4. WHO WE SHARE DATA WITH
We do not sell your personal data or your child's data, and we do not share
it for third-party advertising. We use a small number of processors, strictly
to operate the service:
- Groq, Inc. — receives your chat messages and relevant child context
(never your raw account credentials) to generate the AI guide's
responses. Groq is based in the United States.
- Amazon Web Services (AWS) — hosts our application server and database.
- Our transactional email provider — sends password-reset emails only
(your email address and a one-time code; no marketing).
Embeddings used for retrieving knowledge-base content are computed locally
on our own server and are not sent to any third party.
We may also disclose data if required by law, to enforce our Terms, or to
protect the safety of a user or the public.

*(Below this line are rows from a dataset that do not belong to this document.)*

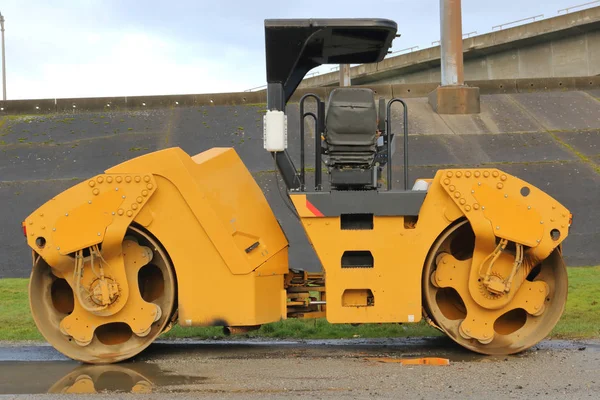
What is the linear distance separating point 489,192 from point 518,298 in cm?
91

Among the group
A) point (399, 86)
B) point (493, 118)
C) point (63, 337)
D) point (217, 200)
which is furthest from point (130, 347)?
point (399, 86)

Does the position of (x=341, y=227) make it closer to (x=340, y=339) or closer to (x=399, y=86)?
(x=340, y=339)

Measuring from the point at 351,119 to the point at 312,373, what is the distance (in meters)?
Answer: 2.01

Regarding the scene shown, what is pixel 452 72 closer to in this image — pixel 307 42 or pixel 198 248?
pixel 307 42

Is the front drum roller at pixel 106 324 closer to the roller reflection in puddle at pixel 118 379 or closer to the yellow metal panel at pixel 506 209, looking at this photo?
the roller reflection in puddle at pixel 118 379

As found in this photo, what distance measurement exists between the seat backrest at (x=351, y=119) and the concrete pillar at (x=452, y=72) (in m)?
11.8

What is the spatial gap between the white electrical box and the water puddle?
189 cm

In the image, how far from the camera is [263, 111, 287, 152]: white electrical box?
581 centimetres

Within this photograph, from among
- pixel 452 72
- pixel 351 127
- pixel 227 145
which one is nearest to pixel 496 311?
pixel 351 127

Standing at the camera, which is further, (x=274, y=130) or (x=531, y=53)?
(x=531, y=53)

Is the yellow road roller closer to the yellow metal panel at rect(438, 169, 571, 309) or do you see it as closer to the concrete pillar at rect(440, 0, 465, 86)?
the yellow metal panel at rect(438, 169, 571, 309)

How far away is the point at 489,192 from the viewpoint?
5688 mm

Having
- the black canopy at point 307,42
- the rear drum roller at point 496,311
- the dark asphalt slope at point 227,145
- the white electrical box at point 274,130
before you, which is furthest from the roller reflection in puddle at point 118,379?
the dark asphalt slope at point 227,145

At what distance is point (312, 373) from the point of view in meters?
5.12
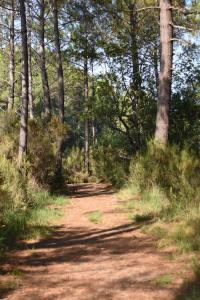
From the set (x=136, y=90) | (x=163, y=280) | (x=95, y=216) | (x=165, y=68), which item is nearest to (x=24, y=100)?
(x=165, y=68)

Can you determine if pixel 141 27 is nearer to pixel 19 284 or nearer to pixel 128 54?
pixel 128 54

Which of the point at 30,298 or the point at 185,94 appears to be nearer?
the point at 30,298

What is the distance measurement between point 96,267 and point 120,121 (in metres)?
11.8

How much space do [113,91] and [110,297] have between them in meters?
12.9

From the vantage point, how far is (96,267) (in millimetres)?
5922

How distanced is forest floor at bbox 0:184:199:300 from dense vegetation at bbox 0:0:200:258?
731 millimetres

5. INTERNATIONAL DATA TRANSFERS
If you are located in the EEA, UK, or another jurisdiction with data-
transfer restrictions, your data may be transferred to and processed in the
United States (by Groq and AWS, and depending on our email provider) under
appropriate safeguards such as Standard Contractual Clauses. Contact us
(Section 10) for details of the safeguards used for a specific transfer.

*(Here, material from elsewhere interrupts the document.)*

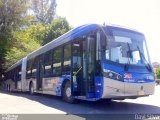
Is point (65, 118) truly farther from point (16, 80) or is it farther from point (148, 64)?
point (16, 80)

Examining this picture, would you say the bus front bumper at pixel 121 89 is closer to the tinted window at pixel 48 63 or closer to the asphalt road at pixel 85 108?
the asphalt road at pixel 85 108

6. NO PROFILING OR SCORING OF CHILDREN
We deliberately never produce or store a numeric assessment, score, rating,
or ranking of a child (no IQ/EQ score, no leaderboard, no percentile). We do
not carry out automated decision-making that produces legal or similarly
significant effects concerning a child, within the meaning of GDPR Art. 22.
Growth narratives are qualitative, generated to help you reflect — not to
evaluate your child.
7. DATA RETENTION
We retain your account and child data for as long as your account is
active. Deleting a child profile immediately and permanently erases all
data tied to that child (facts, plans, conversations about them, growth
moments/narratives, nudges). Deleting your account permanently erases your
account and personal data as described in Section 9; if you are the sole
member of your family, this also erases your family's children and their
data. Password-reset codes expire and are purged automatically. Rate-limit
counters are short-lived (minutes) and not retained.
8. SECURITY
Passwords are hashed with bcrypt and never stored or logged in plain text.
Traffic to our servers is encrypted in transit (TLS). Access tokens are
short-lived; refresh tokens are long-lived but revocable by changing your
password. We apply rate limiting to slow credential-stuffing and brute-force
attempts. No method of transmission or storage is 100% secure, and we
cannot guarantee absolute security.
9. YOUR RIGHTS
Depending on your location, you may have the right to: access the personal
data we hold about you; correct inaccurate data; erase your data ("right to
be forgotten"); restrict or object to certain processing; receive your data
in a portable format; and withdraw consent at any time. In the app, under
Profile, you can already: edit or delete any child fact, delete a child
profile (erasing all of that child's data), and request a full account
deletion and a data export. For anything the app doesn't yet self-serve,
email us (Section 10) and we will respond within 30 days. If you are in the
EEA/UK, you also have the right to lodge a complaint with your local data
protection supervisory authority.
10. CONTACT
Questions about this policy, or to exercise a privacy right not yet
available in-app: abdul18raheem@gmail.com
11. CHANGES TO THIS POLICY
We may update this policy. When we make material changes, we will publish a
new version and ask for your consent again before continued use, the same
way we do for our Terms & Conditions.